The Turkish leader reiterated Ankara's security concerns amid Helsinki and Stockholm's NATO bids, saying the Nordic countries are hosting members of the terror groups, such as YPG/ PKK and the Fetullah Terrorist Organisation (FETO).
"We told them, we said that NATO is a security organisation, we cannot accept the existence of terrorist organisations in such an organisation," Erdogan told a meeting with a group of young people in the capital, Ankara, on the occasion of the Commemoration of Ataturk, Youth and Sports Day.
"Especially Sweden is a real guesthouse for terror," he said, adding that Stockholm also imposed an arms embargo on Turkiye.
Turkiye, a longstanding NATO member, has voiced objections to Finland and Sweden's membership bids, criticising the countries for tolerating and even supporting terror groups, including the YPG/PKK.
Over the last five years, both Helsinki and Stockholm have failed to agree to Ankara's requests for the extradition of dozens of terrorists, including members of the PKK and FETO, the group behind the 2016 defeated coup in Turkiye.
Senior representatives of Finland and Sweden are set to visit Turkiye in the coming days to hold official talks in Ankara to discuss their accession processes.
Asked about the Russia-Ukraine war, Erdogan said Turkiye will "continue to pursue a balanced policy".

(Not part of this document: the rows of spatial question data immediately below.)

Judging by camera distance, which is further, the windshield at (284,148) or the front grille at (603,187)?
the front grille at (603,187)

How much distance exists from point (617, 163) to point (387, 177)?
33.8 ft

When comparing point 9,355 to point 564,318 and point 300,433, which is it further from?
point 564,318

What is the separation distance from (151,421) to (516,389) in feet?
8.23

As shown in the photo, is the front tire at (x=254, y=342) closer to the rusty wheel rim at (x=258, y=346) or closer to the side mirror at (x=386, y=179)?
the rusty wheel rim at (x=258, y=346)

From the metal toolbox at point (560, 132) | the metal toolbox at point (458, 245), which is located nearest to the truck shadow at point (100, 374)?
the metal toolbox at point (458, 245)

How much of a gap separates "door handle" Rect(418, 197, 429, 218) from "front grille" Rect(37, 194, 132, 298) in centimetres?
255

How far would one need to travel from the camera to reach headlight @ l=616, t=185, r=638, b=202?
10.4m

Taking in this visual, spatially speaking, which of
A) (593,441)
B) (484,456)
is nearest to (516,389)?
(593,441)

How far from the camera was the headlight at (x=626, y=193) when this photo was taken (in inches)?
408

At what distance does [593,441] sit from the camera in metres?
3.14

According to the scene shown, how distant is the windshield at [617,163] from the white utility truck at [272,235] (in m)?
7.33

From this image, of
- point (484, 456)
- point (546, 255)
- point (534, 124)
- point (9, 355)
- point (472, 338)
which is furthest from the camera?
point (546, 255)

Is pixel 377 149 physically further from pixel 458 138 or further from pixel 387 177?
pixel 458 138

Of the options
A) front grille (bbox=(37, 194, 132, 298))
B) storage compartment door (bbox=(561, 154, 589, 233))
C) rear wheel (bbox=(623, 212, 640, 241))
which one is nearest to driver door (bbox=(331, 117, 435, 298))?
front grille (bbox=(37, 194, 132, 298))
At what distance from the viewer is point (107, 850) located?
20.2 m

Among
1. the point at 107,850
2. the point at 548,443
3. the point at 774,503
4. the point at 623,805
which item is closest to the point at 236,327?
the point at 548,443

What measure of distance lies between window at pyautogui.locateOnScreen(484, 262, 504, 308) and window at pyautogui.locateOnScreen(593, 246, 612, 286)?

"And I have no thought of cutting ties with (Russian President Vladimir) Putin or (Ukrainian President Volodymyr) Zelenskyy," he said.
Erdogan also said the phone diplomacy with the Russian and Ukrainian leaders will continue.
Since the war began on 24 February, Turkiye has hosted the highest-profile meetings between Russian and Ukrainian officials this March in the resort city of Antalya and in Istanbul.
Russia's war on Ukraine has left thousands dead or wounded, and forced more than 6.3 million people to flee abroad.